Submitting MPI Jobs

In the mpi folder of the hpcc-tutorials directory there is a test file that we can use to get an understanding of how an MPI program is compiles and submitted. Move to the directory and open it up.

/**
 * hello.c
 * http://www.slac.stanford.edu/comp/unix/farm/mpi.html
 */
#include <stdio.h>
#include <mpi.h>

int main(int argc, char *argv[]) {
  int numprocs, rank, namelen;
  char processor_name[MPI_MAX_PROCESSOR_NAME];

  MPI_Init(&argc, &argv);
  MPI_Comm_size(MPI_COMM_WORLD, &numprocs);
  MPI_Comm_rank(MPI_COMM_WORLD, &rank);
  MPI_Get_processor_name(processor_name, &namelen);

  printf("Process %d on %s out of %d\n", rank, processor_name, numprocs);

  MPI_Finalize();
}

The contents and function of the file are beyond the scope of this section, but keep in mind that in order for an program to run in parallel on a cluster or between distributed systems, it must include and recognize MPI specific functions.

Passing a program that has not been programmed and compiled specifically for a parallel environment to mpirun, will result in the program running with only a single process. It's the MPI functions that allow the original or starting process to spawn processes on multiple systems.

The program will be compiled with mpi specific compiler that will add the appropriate libraries and header paths to the underlying compiler (be it gcc, Intel or PGI). To compile the hello.c program make sure you have the our openmpi module loaded and run the mpicc command.

$ module load openmpi
$ mpicc hello.c -o hello

Next make the submission script. Place the following into a file called mpi-hello.pbs

#PBS -l nodes=4:ppn=4
#PBS -j oe
#PBS -o hello.out
module load openmpi

cd $PBS_O_WORKDIR

mpirun hello

In this submission script we are using directives to pass options to qsub. In a PBS environment, the directive lines will allways begin with #PBS. The script uses these directives to manage the output streams, files and make sure we are getting 4x4 processors.

$ cat hello.out 
Process 3 on node5 out of 4
Process 0 on node5 out of 4
Process 1 on node5 out of 4
Process 2 on node5 out of 4
Process 7 on node5 out of 16
Process 1 on node5 out of 16
Process 11 on node5 out of 16
Process 2 on node5 out of 16
Process 0 on node5 out of 16
Process 8 on node5 out of 16
Process 3 on node5 out of 16
Process 6 on node5 out of 16
Process 10 on node5 out of 16
Process 4 on node5 out of 16
Process 5 on node5 out of 16
Process 9 on node5 out of 16
Process 15 on node4 out of 16
Process 12 on node4 out of 16
Process 14 on node4 out of 16
Process 13 on node4 out of 16

One thing to notice is that the processes did not report back in order. MPI does not guarantee order. The main process spawns the others and they report back when they have finished. The time that it takes can be affected by may different things including latency, other processes running on the nodes, system load etc.

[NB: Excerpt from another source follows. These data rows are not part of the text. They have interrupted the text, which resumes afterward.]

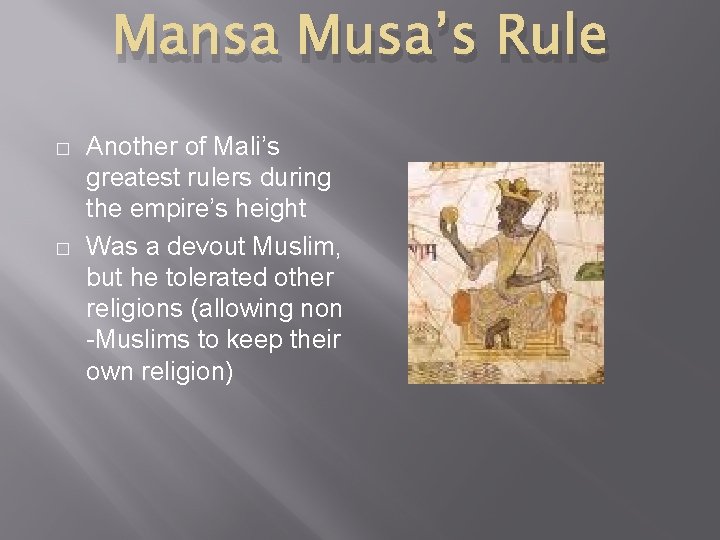 Mansa Musa's Rule

□ Another of Mali's greatest rulers during the empire's height

□ Was a devout Muslim, but he tolerated other religions (allowing non -Muslims to keep their own religion)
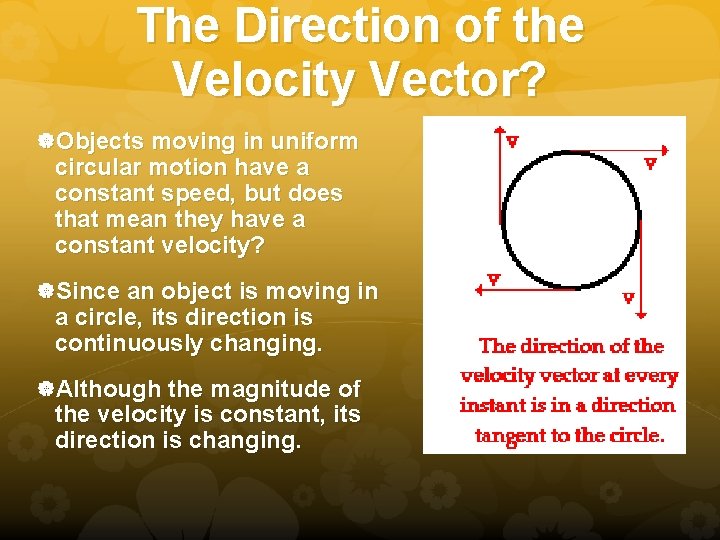 The Direction of the Velocity Vector?

Objects moving in uniform circular motion have a constant speed, but does that mean they have a constant velocity?

Since an object is moving in a circle, its direction is continuously changing.

Although the magnitude of the velocity is constant, its direction is changing.

v
v
v
v

The direction of the velocity vector at every instant is in a direction tangent to the circle.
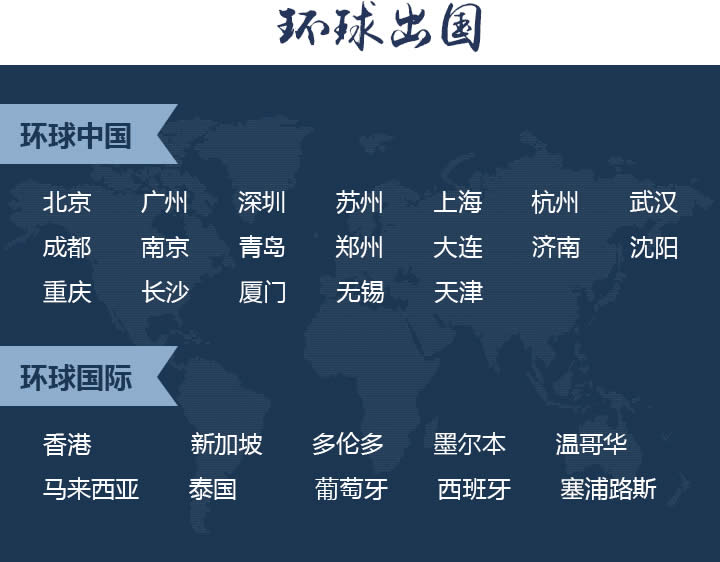 环球出国

环球中国

北京 广州 深圳 苏州 上海 杭州 武汉
成都 南京 青岛 郑州 大连 济南 沈阳
重庆 长沙 厦门 无锡 天津

环球国际

香港 新加坡 多伦多 墨尔本 温哥华
马来西亚 泰国 葡萄牙 西班牙 塞浦路斯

Also note that even though we asked for 4 different nodes, that we only ran on 2 distinct nodes. In this case the scheduler asked the batch server for a node with 4 processors and the batch server responded with node5. When it asked again node 5 still had resources available so it was passed back to the scheduler. It was only when node 5 did not have any more resources that node 4 was passed back. What is guaranteed is that there will be 4 processors on the node that is returned.